MISI PENYELAMATAN BADAK SUMATERA
Oleh: Hijrah Nasir
Matahari masih rendah ketika tim memasuki Resort Balik Bukit yang berada di dalam Taman Nasional Bukit Barisan Selatan (TNBBS). Dengan carrie di punggung, tim memasuki jantung hutan hujan tropis di ujung selatan Sumatra untuk mencari keberadaan mamalia besar paling terancam punah yaitu Badak Sumatera. Tim yang terdiri dari WWF, YABI, Masyarakat Mitra Polhut (MMP), dan Petugas Balai Besar TNBBS berkolaborasi melakukan survei okupansi dan trajectory selama 15 hari untuk menemukan tanda keberadaan Badak Sumatera.
Kawasan Resort Balik Bukit termasuk ke dalam wilayah Zona Perlindungan Intensif bagi Badak Sumatera tepatnya di bagian tengah TNBBS. Kondisi topografi berbukit yang masuk ke dalam gugusan perbukitan BBS dengan ketinggian mencapai 1.000 mdpl dan kemiringan 200 - 800 menjadi tantangan tersendiri bagi tim. Di beberapa bagian terdapat dinding tebing curam dan juga tingkat curah hujan yang cukup tinggi terkadang menyulitkan tim untuk melakukan survei. Dalam survei okupansi ini, tim terkadang diharuskan untuk memotong kontur perbukitan dan menuruni lembah dalam kondisi hujan, yang menyebabkan jalur yang dilalui licin dan berbahaya. Namun semangat untuk menjalankan misi penyelamatan Badak Sumatera selalu memberi harapan dan semangat baru.
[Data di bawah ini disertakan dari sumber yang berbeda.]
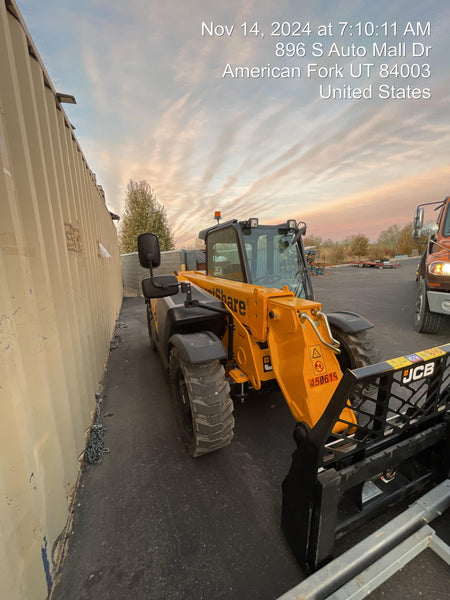 2024 JCB 505-20TC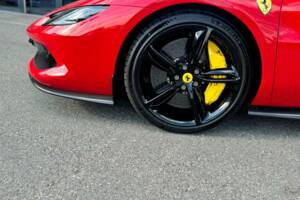 Image 5/10 of Ferrari 296 GTS (2023)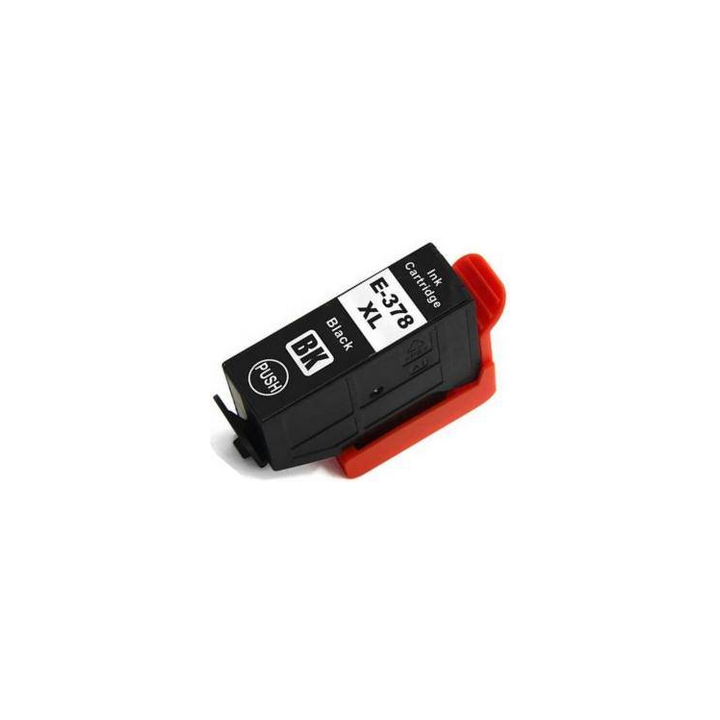 CARTUCCIA INK JET EPSON COMPATIBILE T3781 XL NERO XP-15000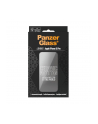 Panzerglass Ceramic Protection - szkło ceramiczne do iPhone 15 Pro czarna ramka - nr 4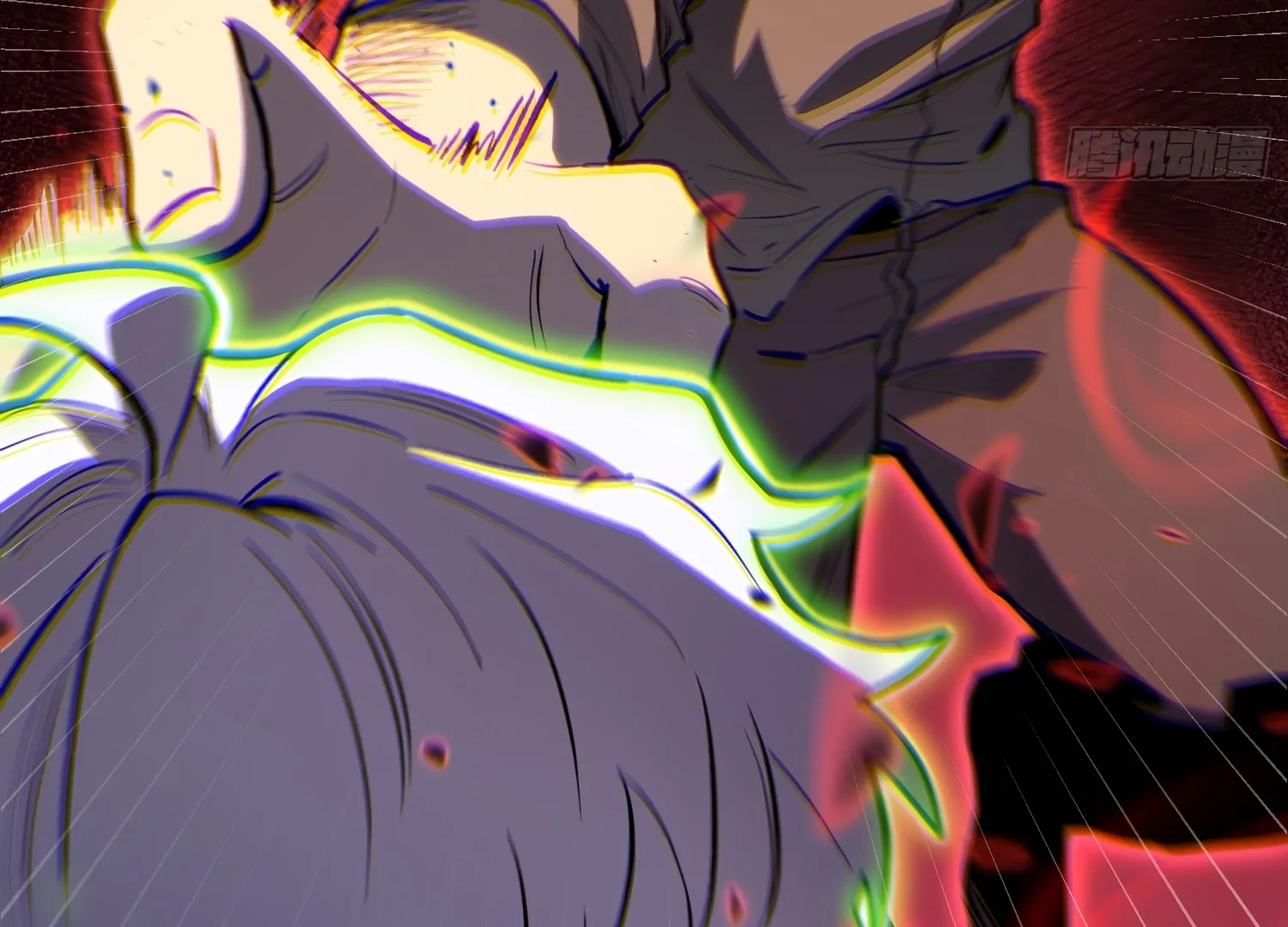 Read Full-Time Awakening chapter 44 image 79 on Lezhin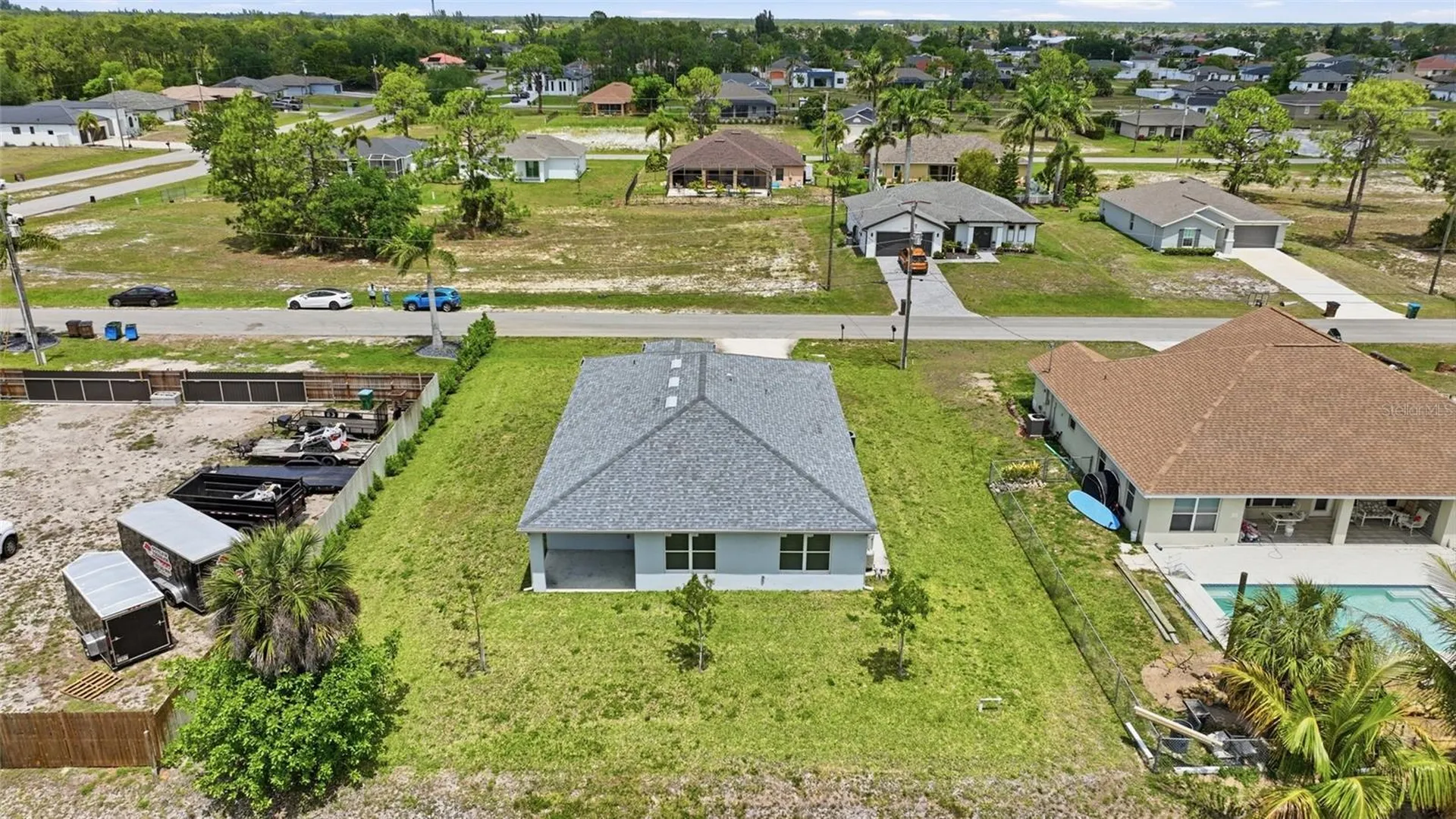 2720 NW 20th Terrace Cape Coral FL 33993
Survei okupansi adalah metode yang digunakan untuk menentukan tingkat hunian satwa Badak Sumatera berdasarkan tanda – tanda keberadaan yang ditinggalkan seperti jejak, kotoran, bekas pakan, dll. Pada lokasi dengan temuan yang diyakini badak dilakukan pemasangan camera trap untuk memastikan keberadaan badak dan mendapatkan bukti visual. Sementara trajectory dilakukan dengan mengikuti tanda-tanda keberadaan satwa badak. Saat tim menemukan tanda baru maka tim akan mengikuti tanda tersebut guna menemukan bukti keberadaan badak yang lebih lengkap jika memungkinkan hingga pertemuan langsung.
Dari serangkaian upaya yang dilakukan untuk menyelamatkan Badak Sumatera di TNBBS, tim menemukan temuan yang cukup meyakinkan. Meskipun belum terpantau dengan camera trap, namun dari hasil okupansi yang dilakukan, ditemukan tanda-tanda keberadaan badak berupa tapak, kotoran di aliran anak sungai kecil dan bekas pakan. Temuan ini ditindaklanjuti dengan melakukan trajectory. Sayangnya dari hasil trajectory, tim hanya berhasil menemukan tapak dan kotoran pada jalur trajectory yang dilakukan. Tingginya curah hujan dan kondisi permukaan tanah yang basah dapat segera menghapus jejak sehingga menyulitkan tim untuk melanjutkan survei. Tetapi tetap dilakukan pemasangan camera trap untuk mendapatkan bukti lebih lanjut.
Tidak hanya menemukan tanda-tanda keberadaan Badak Sumatera, tim juga menemukan tanda-tanda keberadaan satwa lain seperti beruang madu, tapir, harimau dan rusa. Dari hasil pengamatan, temuan masih didominasi oleh tanda keberadaan tapir yang bisa ditemukan pada setiap segmen pengamatan, baik berupa jejak, kotoran, maupun bekas pakan.
Meskipun TNBBS ditetapkan sebagai Tropical Rainforest Heritage Site (TRHS) oleh UNESCO, ancaman bagi keberadaan satwa di kawasan ini masih belum berkurang. Bukti perburuan masih ditemukan di beberapa lokasi survei, ditandai dengan ditemukannya bekas-bekas camp pemburu dan camp pencari ikan yang sudah ditinggalkan. Meskipun Resort Kubu Perahu merupakan zona inti TNBBS, namun ancaman masih ditemukan meskipun sangat minim.
Sayangnya, Badak Sumatera sebagai satwa purba yang tersisa masih mengalami ancaman perburuan dan fragmentasi habitat karena “rumah” mereka yang semakin menyempit akibat konversi lahan dan tingginya aktifitas illegal di dalam hutan yang mendesak mereka untuk bergerak pada lokasi lokasi terisolir yang sulit untuk dijangkau sehingga menurunkan tingkat deteksinya oleh tim survei. Oleh karena itu, survei ini merupakan bagian dari misi penyelamatan Badak Sumatera di TNBBS, yang membutuhkan upaya intensif dan komprehensif untuk memastikan bahwa keberadaan mereka terlindungi di alam.